Package Forge - The Incoming Queue Processor

Once a user has submitted a job into the incoming directory it is picked up by the incoming queue processor. The submitted job goes through a number of stages of processing and validation before tasks are registered for each target platform and architecture required.

Typically the incoming queue processor runs as a single daemon, on a server usually referred to as the PkgForge master. The daemon will scan the incoming job directory and form a queue from all the jobs found within. It will process each of these jobs in turn, the processing sequence is based on the order in which the readdir function returns them (usually alphabetical based on your locale). Once all discovered jobs have been processed it will wait for a certain amount of time (controlled by the poll option) before doing another scan.

The Processing Stages

The processing of a submitted job can be broken down into a number of basic stages:

  1. Discovery
  2. Loading
  3. Validation
  4. Transfer
  5. Registration
  6. Clean-Up

Stage 1: Discovery

In the first stage any directory which is discovered within the incoming job directory is considered to contain a new job. Anything which is not a directory will have been discarded when the queue of jobs was formed.

Stage 2: Loading

An attempt will be made to load each potential job directory into a PkgForge::Job object. If the loading fails this will not be initially considered as a complete failure. A soft failure will have occurred where the job will be allowed to remain in the incoming directory, in an unloadable form, for up to 5 minutes (controlled by the wait_for_job option). This waiting is done because the new jobs are typically submitted over a network filesystem and it will take a finite amount of time for all the necessary files to become available.

Once a job has been successfully loaded into a PkgForge::Job object the next stage is to check that the identifier string has not been previously used in the job registry. If it has not been seen previously then the new job will be added into the registry database. An entry is added to the job table for the new identifier along with copies of the information in a subset of the options which are specified in the job metadata. Only the information necessary to schedule the job is added (e.g. submission time, submitter name, job size). It is not intended to be a complete copy of the job metadata.

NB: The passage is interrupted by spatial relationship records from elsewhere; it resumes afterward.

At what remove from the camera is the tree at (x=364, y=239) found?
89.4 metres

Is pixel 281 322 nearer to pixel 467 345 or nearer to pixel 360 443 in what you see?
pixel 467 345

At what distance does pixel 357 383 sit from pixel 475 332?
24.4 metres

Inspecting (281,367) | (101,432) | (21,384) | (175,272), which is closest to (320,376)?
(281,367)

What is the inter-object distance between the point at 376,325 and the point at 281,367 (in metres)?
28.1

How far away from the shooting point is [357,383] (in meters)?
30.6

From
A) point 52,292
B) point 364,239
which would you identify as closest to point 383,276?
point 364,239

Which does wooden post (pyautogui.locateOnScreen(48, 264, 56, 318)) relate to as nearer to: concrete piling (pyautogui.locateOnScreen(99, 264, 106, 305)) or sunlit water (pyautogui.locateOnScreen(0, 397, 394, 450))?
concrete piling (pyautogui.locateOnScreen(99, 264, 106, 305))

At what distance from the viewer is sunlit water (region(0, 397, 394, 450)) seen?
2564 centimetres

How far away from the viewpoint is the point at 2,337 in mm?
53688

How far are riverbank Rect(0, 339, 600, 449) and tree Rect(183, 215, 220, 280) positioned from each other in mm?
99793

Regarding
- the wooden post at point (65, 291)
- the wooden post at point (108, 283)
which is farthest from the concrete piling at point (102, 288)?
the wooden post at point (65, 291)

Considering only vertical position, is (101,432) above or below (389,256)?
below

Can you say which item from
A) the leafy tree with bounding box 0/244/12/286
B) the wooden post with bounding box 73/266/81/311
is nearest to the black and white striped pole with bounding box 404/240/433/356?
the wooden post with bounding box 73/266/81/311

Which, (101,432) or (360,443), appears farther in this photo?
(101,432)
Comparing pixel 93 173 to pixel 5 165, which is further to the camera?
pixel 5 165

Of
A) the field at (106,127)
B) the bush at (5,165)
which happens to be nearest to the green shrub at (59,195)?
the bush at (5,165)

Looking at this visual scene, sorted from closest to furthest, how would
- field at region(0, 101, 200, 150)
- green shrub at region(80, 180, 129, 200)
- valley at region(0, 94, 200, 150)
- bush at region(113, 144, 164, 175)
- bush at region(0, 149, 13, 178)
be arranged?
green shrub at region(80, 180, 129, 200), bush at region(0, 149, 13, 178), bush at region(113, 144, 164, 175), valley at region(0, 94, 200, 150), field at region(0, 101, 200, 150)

Once a new job has been successfully added into the registry it is in the incoming state.

If the job identifier had been previously seen or it was not possible to add the new job to the registry then an immediate hard failure will occur and there will be no further attempts to process the job. In that situation the job will then move immediately to the Clean-Up stage.

Stage 3: Validation

Once a new job has been loaded it is necessary to validate the associated payload. This is done by calling the validate method on the PkgForge::Job object. Firstly this method checks to see if a

  1. The job must contain at least one source package.
  2. The SHA1 sum of each source package file must be correct.
  3. The source package must be valid.

Presently the checking of the SHA1 sum for each source package is purely to ensure that the file is the same as that submitted by the user. This ensures that it is not still in transit and has not been corrupted. The system has been designed to make it possible to add support for the user to digitally sign the job manifest. Currently it would be possible to alter both a source package and the associated manifest after the user has completed their submission. A digitally-signed manifest could be used to guarantee that no tampering has occurred.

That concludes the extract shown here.